I decided to write after thinking a lot about what happened. The way you behaved on your birthday…I was really upset. You weren’t yourself. Or anyway, not the person I know and love. I realized that when they told me you confessed to dealing drugs. Why did you do that? What were those drugs doing in your apartment? Pierre, on the other hand, was less surprised when he heard you were arrested. He thought it was the “inevitable end to your long descent.” He’s still nostalgic for the friend you were and that he lost.

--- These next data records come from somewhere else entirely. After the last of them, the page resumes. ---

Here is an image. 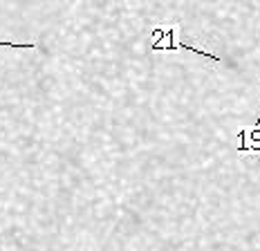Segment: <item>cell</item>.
<instances>
[{
    "mask_svg": "<svg viewBox=\"0 0 260 251\" xmlns=\"http://www.w3.org/2000/svg\"><path fill=\"white\" fill-rule=\"evenodd\" d=\"M0 47H14V50H29V47H36V43H7V41H0Z\"/></svg>",
    "mask_w": 260,
    "mask_h": 251,
    "instance_id": "obj_1",
    "label": "cell"
}]
</instances>
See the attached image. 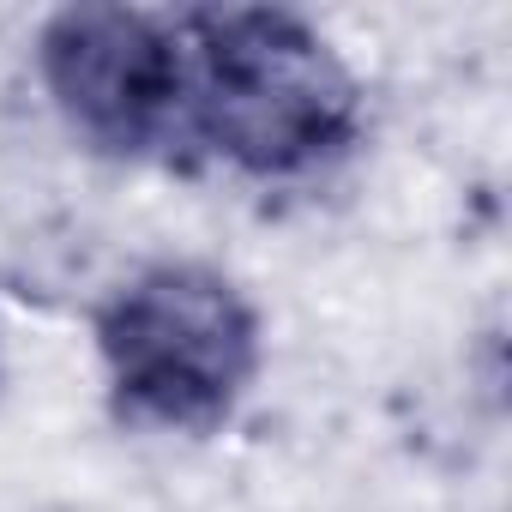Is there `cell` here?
I'll use <instances>...</instances> for the list:
<instances>
[{"instance_id": "1", "label": "cell", "mask_w": 512, "mask_h": 512, "mask_svg": "<svg viewBox=\"0 0 512 512\" xmlns=\"http://www.w3.org/2000/svg\"><path fill=\"white\" fill-rule=\"evenodd\" d=\"M181 169L314 181L368 133V91L332 37L290 7H181Z\"/></svg>"}, {"instance_id": "3", "label": "cell", "mask_w": 512, "mask_h": 512, "mask_svg": "<svg viewBox=\"0 0 512 512\" xmlns=\"http://www.w3.org/2000/svg\"><path fill=\"white\" fill-rule=\"evenodd\" d=\"M37 79L79 145L181 169V7H61L37 31Z\"/></svg>"}, {"instance_id": "2", "label": "cell", "mask_w": 512, "mask_h": 512, "mask_svg": "<svg viewBox=\"0 0 512 512\" xmlns=\"http://www.w3.org/2000/svg\"><path fill=\"white\" fill-rule=\"evenodd\" d=\"M91 338L115 416L151 434H217L266 362L260 308L199 260H157L121 278Z\"/></svg>"}]
</instances>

He worries a lot about Victoria. She’s a little lost. Your incarceration destroyed her. She says the one who tried to find her on that infamous May 8, 2012, was in fact the Jeremy she loved. That he confessed so she could get away. It’s all so strange. I love the man she hates. She loves the amnesiac with a guilty conscience. A pure and true sort of man who shines through for a few hours once a decade and pierces the veil of his twisted personality. For me, if you are sick, it’s when you play the distraught lover who’s capable of turning on himself.

I don’t know how you’ll approach the trial. Pierre says it’ll be impossible to plead insanity. When they had you committed, you always argued against it. You had plenty of evidence to prove your mental health. Victoria will use it against you.

It’ll be a strange trial where each of the parties involved defends the opposite position from the one they held during commitment proceedings.